Supplied data START

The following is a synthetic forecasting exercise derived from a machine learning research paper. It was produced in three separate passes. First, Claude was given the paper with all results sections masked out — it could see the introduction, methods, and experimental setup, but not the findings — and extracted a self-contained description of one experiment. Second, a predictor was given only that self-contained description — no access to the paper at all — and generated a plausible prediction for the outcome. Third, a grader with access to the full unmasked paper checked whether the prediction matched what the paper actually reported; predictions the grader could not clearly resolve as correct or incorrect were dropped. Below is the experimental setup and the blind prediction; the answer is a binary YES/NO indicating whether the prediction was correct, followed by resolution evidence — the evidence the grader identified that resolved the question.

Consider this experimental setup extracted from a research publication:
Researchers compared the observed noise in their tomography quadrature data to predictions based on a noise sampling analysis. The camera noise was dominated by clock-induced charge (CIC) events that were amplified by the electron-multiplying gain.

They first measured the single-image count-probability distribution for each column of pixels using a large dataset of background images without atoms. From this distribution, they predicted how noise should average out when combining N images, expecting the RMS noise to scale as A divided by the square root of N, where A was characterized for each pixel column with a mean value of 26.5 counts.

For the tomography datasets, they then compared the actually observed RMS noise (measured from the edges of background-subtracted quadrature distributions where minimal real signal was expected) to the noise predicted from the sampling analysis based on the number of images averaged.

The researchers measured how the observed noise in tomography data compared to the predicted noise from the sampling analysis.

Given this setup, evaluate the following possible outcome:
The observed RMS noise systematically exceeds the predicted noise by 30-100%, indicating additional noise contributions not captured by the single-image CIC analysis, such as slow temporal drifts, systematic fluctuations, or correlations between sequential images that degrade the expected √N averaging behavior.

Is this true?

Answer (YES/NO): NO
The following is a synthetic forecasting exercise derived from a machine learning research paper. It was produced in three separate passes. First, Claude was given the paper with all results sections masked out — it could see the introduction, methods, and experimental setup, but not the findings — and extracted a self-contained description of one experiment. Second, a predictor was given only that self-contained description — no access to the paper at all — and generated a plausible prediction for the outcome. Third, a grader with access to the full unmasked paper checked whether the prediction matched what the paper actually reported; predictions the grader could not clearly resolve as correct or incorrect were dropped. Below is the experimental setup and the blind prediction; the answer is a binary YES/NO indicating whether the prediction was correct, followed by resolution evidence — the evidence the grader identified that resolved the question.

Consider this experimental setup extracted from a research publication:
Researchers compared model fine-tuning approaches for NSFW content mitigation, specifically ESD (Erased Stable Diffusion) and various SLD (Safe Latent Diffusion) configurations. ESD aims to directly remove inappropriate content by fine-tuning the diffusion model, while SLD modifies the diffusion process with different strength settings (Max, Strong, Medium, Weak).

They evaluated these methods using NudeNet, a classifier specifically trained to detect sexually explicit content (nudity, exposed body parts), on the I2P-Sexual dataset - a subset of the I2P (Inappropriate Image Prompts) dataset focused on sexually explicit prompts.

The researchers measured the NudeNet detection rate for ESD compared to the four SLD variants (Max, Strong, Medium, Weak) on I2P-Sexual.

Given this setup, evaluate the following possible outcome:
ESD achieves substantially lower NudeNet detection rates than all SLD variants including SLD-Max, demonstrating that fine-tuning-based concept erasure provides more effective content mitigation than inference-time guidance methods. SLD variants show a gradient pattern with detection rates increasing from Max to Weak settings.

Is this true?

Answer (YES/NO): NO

Supplied data END

- [Exercise]: Retype the data exactly.

- [Result of the task]:
The following is a synthetic forecasting exercise derived from a machine learning research paper. It was produced in three separate passes. First, Claude was given the paper with all results sections masked out — it could see the introduction, methods, and experimental setup, but not the findings — and extracted a self-contained description of one experiment. Second, a predictor was given only that self-contained description — no access to the paper at all — and generated a plausible prediction for the outcome. Third, a grader with access to the full unmasked paper checked whether the prediction matched what the paper actually reported; predictions the grader could not clearly resolve as correct or incorrect were dropped. Below is the experimental setup and the blind prediction; the answer is a binary YES/NO indicating whether the prediction was correct, followed by resolution evidence — the evidence the grader identified that resolved the question.

Consider this experimental setup extracted from a research publication:
Researchers compared the observed noise in their tomography quadrature data to predictions based on a noise sampling analysis. The camera noise was dominated by clock-induced charge (CIC) events that were amplified by the electron-multiplying gain.

They first measured the single-image count-probability distribution for each column of pixels using a large dataset of background images without atoms. From this distribution, they predicted how noise should average out when combining N images, expecting the RMS noise to scale as A divided by the square root of N, where A was characterized for each pixel column with a mean value of 26.5 counts.

For the tomography datasets, they then compared the actually observed RMS noise (measured from the edges of background-subtracted quadrature distributions where minimal real signal was expected) to the noise predicted from the sampling analysis based on the number of images averaged.

The researchers measured how the observed noise in tomography data compared to the predicted noise from the sampling analysis.

Given this setup, evaluate the following possible outcome:
The observed RMS noise systematically exceeds the predicted noise by 30-100%, indicating additional noise contributions not captured by the single-image CIC analysis, such as slow temporal drifts, systematic fluctuations, or correlations between sequential images that degrade the expected √N averaging behavior.

Is this true?

Answer (YES/NO): NO
The following is a synthetic forecasting exercise derived from a machine learning research paper. It was produced in three separate passes. First, Claude was given the paper with all results sections masked out — it could see the introduction, methods, and experimental setup, but not the findings — and extracted a self-contained description of one experiment. Second, a predictor was given only that self-contained description — no access to the paper at all — and generated a plausible prediction for the outcome. Third, a grader with access to the full unmasked paper checked whether the prediction matched what the paper actually reported; predictions the grader could not clearly resolve as correct or incorrect were dropped. Below is the experimental setup and the blind prediction; the answer is a binary YES/NO indicating whether the prediction was correct, followed by resolution evidence — the evidence the grader identified that resolved the question.

Consider this experimental setup extracted from a research publication:
Researchers compared model fine-tuning approaches for NSFW content mitigation, specifically ESD (Erased Stable Diffusion) and various SLD (Safe Latent Diffusion) configurations. ESD aims to directly remove inappropriate content by fine-tuning the diffusion model, while SLD modifies the diffusion process with different strength settings (Max, Strong, Medium, Weak).

They evaluated these methods using NudeNet, a classifier specifically trained to detect sexually explicit content (nudity, exposed body parts), on the I2P-Sexual dataset - a subset of the I2P (Inappropriate Image Prompts) dataset focused on sexually explicit prompts.

The researchers measured the NudeNet detection rate for ESD compared to the four SLD variants (Max, Strong, Medium, Weak) on I2P-Sexual.

Given this setup, evaluate the following possible outcome:
ESD achieves substantially lower NudeNet detection rates than all SLD variants including SLD-Max, demonstrating that fine-tuning-based concept erasure provides more effective content mitigation than inference-time guidance methods. SLD variants show a gradient pattern with detection rates increasing from Max to Weak settings.

Is this true?

Answer (YES/NO): NO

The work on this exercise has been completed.